» What you are asked to do
Reproduce the entries verbatim, starting at the line that contains "Over all the options" and ending at the close of the entries. Leave the pictures out of your answer.

+--

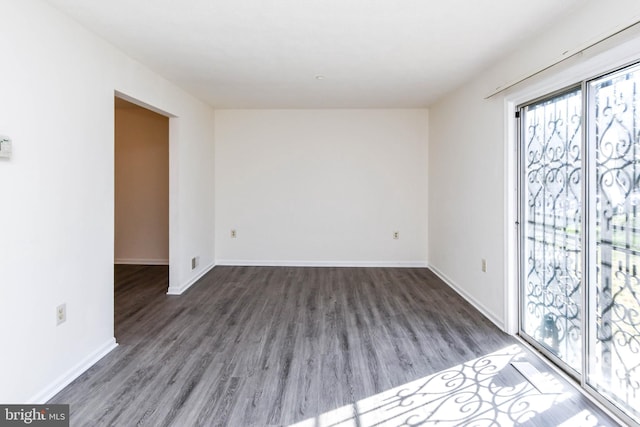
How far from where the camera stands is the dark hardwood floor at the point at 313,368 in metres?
1.89

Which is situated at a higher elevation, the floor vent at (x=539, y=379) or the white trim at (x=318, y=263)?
the white trim at (x=318, y=263)

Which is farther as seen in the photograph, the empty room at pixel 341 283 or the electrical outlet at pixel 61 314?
the electrical outlet at pixel 61 314

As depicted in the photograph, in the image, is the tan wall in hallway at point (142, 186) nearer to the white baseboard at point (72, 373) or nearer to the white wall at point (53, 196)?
the white wall at point (53, 196)

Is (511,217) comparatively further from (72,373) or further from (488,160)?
(72,373)

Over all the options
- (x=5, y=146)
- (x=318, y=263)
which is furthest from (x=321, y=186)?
(x=5, y=146)

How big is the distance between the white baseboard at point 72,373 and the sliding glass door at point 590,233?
3221 millimetres

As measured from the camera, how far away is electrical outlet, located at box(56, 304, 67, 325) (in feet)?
7.01

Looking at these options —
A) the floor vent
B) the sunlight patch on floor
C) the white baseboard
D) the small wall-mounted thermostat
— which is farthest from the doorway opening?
the floor vent

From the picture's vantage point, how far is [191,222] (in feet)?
14.4

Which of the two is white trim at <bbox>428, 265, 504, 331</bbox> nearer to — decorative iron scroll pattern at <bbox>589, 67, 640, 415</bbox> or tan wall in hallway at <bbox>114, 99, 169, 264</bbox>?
decorative iron scroll pattern at <bbox>589, 67, 640, 415</bbox>

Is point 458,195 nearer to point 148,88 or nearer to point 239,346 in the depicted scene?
point 239,346

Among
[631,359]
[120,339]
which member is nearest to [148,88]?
[120,339]

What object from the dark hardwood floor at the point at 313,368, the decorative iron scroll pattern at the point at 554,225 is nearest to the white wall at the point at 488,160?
the decorative iron scroll pattern at the point at 554,225

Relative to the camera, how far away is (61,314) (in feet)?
7.12
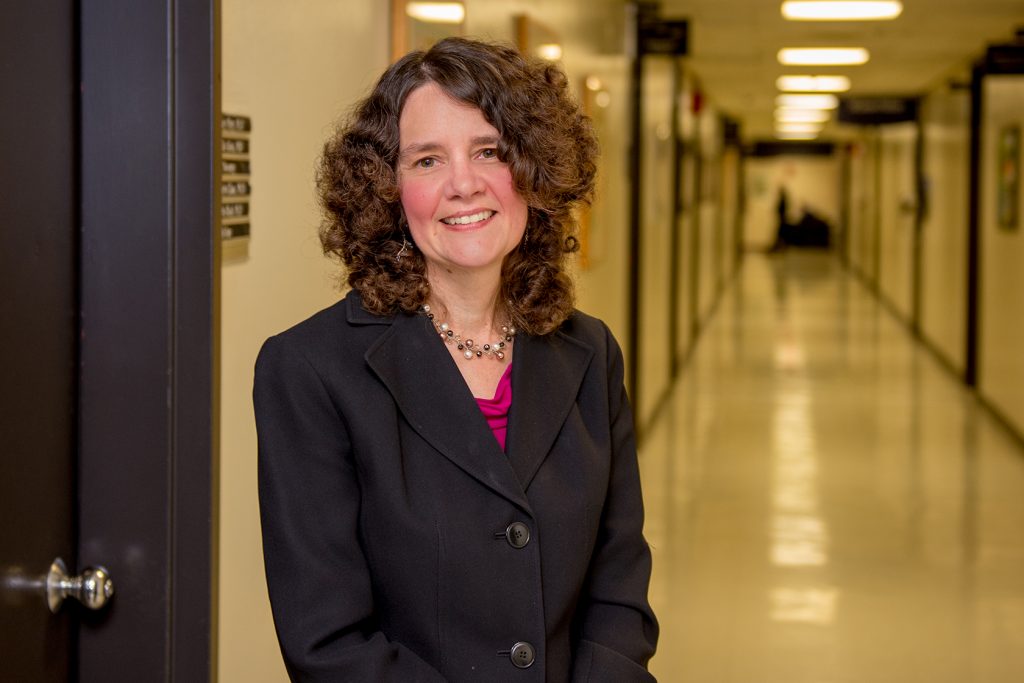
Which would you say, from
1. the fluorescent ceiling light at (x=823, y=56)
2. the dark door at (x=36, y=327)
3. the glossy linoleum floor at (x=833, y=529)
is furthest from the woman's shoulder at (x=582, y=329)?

+--

» Output of the exercise
Over all the options
- (x=5, y=146)
- (x=318, y=263)
which is furthest from (x=321, y=186)?
(x=5, y=146)

How big is the distance between the white baseboard at point 72,373 and the sliding glass door at point 590,233?
3221 millimetres

As measured from the camera, how far away is electrical outlet, located at box(56, 304, 67, 325) (in feet)?
7.01

Looking at these options —
A) the floor vent
B) the sunlight patch on floor
C) the white baseboard
D) the small wall-mounted thermostat
— which is farthest from the doorway opening?
the floor vent

From the picture's vantage point, how far is [191,222] (in feet)?
14.4

Which of the two is white trim at <bbox>428, 265, 504, 331</bbox> nearer to — decorative iron scroll pattern at <bbox>589, 67, 640, 415</bbox> or tan wall in hallway at <bbox>114, 99, 169, 264</bbox>?
decorative iron scroll pattern at <bbox>589, 67, 640, 415</bbox>

Is point 458,195 nearer to point 148,88 or nearer to point 239,346 in the depicted scene?
point 239,346

Among
[631,359]
[120,339]
which member is nearest to [148,88]?
[120,339]

What object from the dark hardwood floor at the point at 313,368, the decorative iron scroll pattern at the point at 554,225 is nearest to the white wall at the point at 488,160?
the decorative iron scroll pattern at the point at 554,225

Relative to the camera, how far away is (61,314) (in feet)?
7.12
Which would you say, from
1. the fluorescent ceiling light at (x=823, y=56)
2. the dark door at (x=36, y=327)
3. the glossy linoleum floor at (x=833, y=529)
is furthest from the woman's shoulder at (x=582, y=329)?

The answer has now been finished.